→ Exercise data:

===

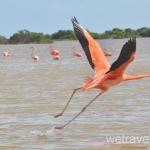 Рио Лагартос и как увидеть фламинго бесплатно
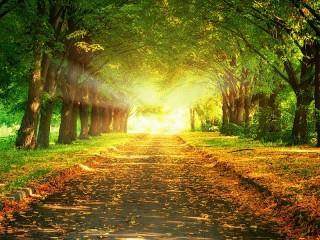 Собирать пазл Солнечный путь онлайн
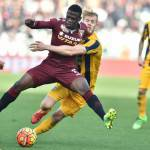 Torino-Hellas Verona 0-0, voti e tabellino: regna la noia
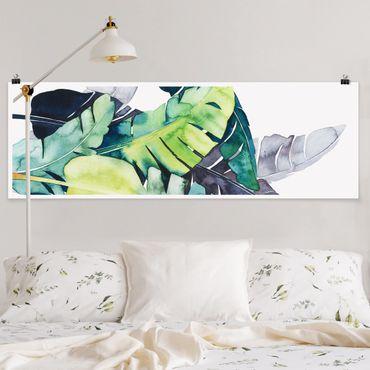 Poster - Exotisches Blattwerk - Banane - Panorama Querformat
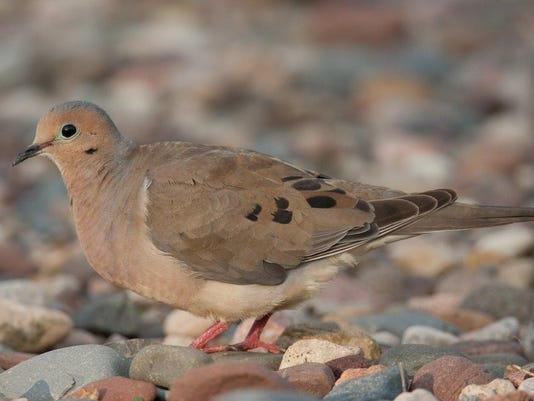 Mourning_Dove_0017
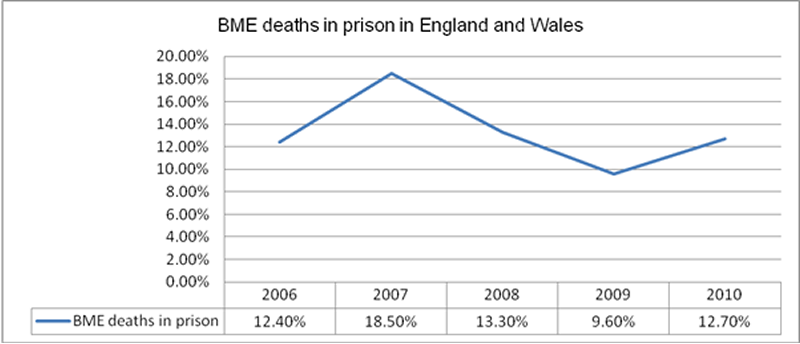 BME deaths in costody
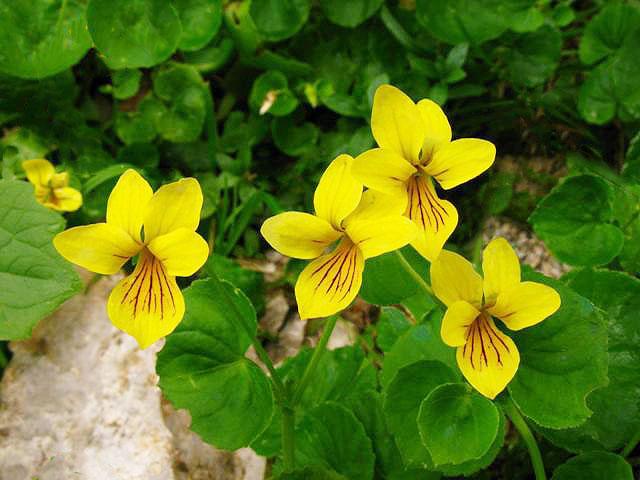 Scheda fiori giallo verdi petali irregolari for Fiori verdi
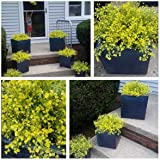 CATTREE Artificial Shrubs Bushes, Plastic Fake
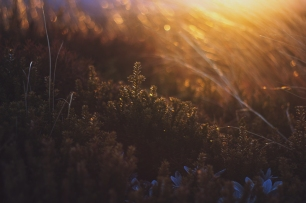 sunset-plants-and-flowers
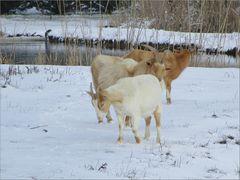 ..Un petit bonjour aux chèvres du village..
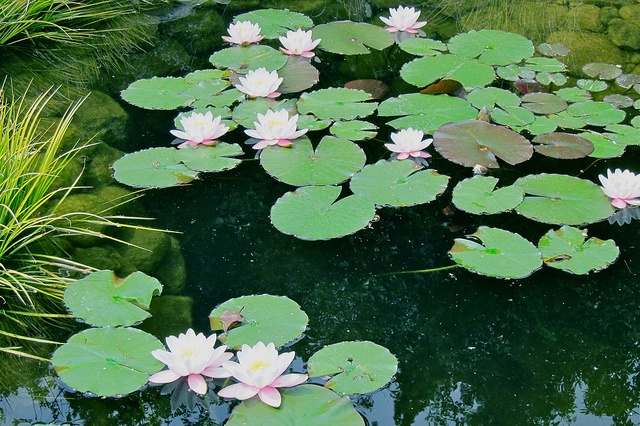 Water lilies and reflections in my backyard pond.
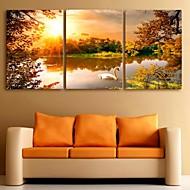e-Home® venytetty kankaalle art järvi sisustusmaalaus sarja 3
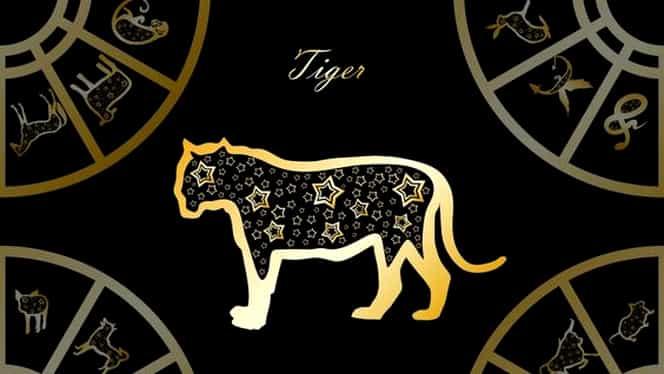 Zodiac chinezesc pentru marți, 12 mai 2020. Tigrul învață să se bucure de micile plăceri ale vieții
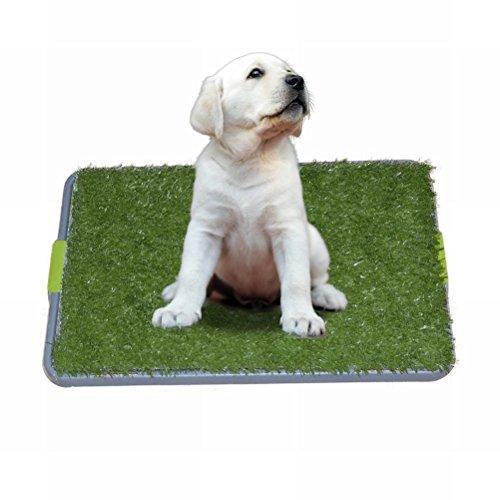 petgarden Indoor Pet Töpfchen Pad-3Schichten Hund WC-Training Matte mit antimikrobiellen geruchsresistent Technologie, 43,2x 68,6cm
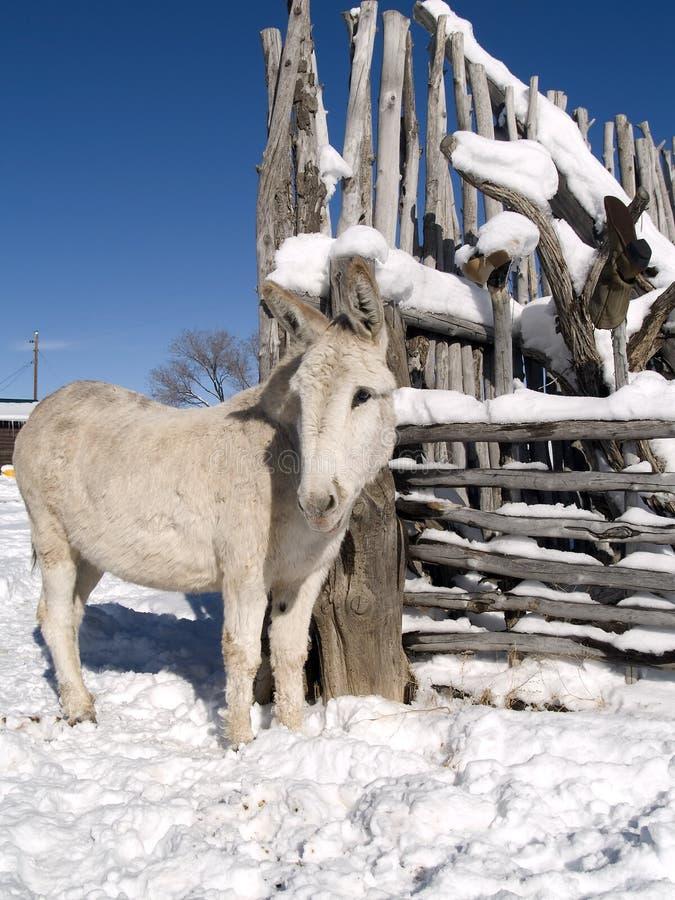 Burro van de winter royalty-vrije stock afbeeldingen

===

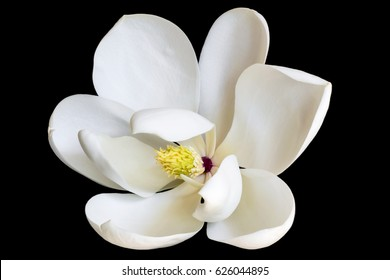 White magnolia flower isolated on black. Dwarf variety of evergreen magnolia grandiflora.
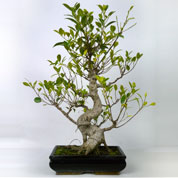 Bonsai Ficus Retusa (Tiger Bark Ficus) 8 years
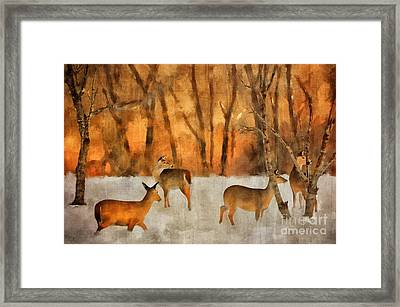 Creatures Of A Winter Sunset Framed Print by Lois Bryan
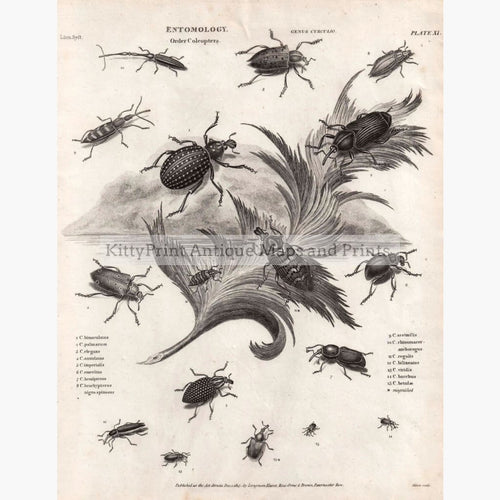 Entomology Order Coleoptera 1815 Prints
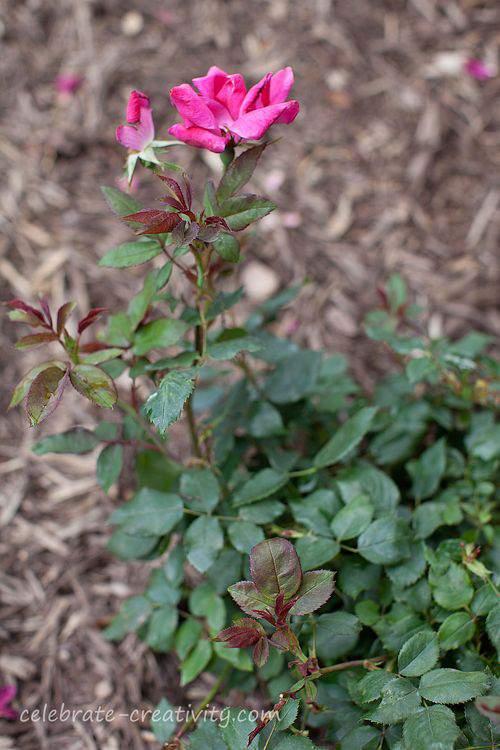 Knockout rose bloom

===

→ Problem:
The answer must be the lines above from the one containing "Рио Лагартос и" through the one containing "Burro van de", reproduced exactly, with no pictures and nothing else.

→ The completed task:
 Рио Лагартос и как увидеть фламинго бесплатно
 Собирать пазл Солнечный путь онлайн
 Torino-Hellas Verona 0-0, voti e tabellino: regna la noia
 Poster - Exotisches Blattwerk - Banane - Panorama Querformat
 Mourning_Dove_0017
 BME deaths in costody
 Scheda fiori giallo verdi petali irregolari for Fiori verdi
 CATTREE Artificial Shrubs Bushes, Plastic Fake
 sunset-plants-and-flowers
 ..Un petit bonjour aux chèvres du village..
 Water lilies and reflections in my backyard pond.
e-Home® venytetty kankaalle art järvi sisustusmaalaus sarja 3
 Zodiac chinezesc pentru marți, 12 mai 2020. Tigrul învață să se bucure de micile plăceri ale vieții
 petgarden Indoor Pet Töpfchen Pad-3Schichten Hund WC-Training Matte mit antimikrobiellen geruchsresistent Technologie, 43,2x 68,6cm
 Burro van de winter royalty-vrije stock afbeeldingen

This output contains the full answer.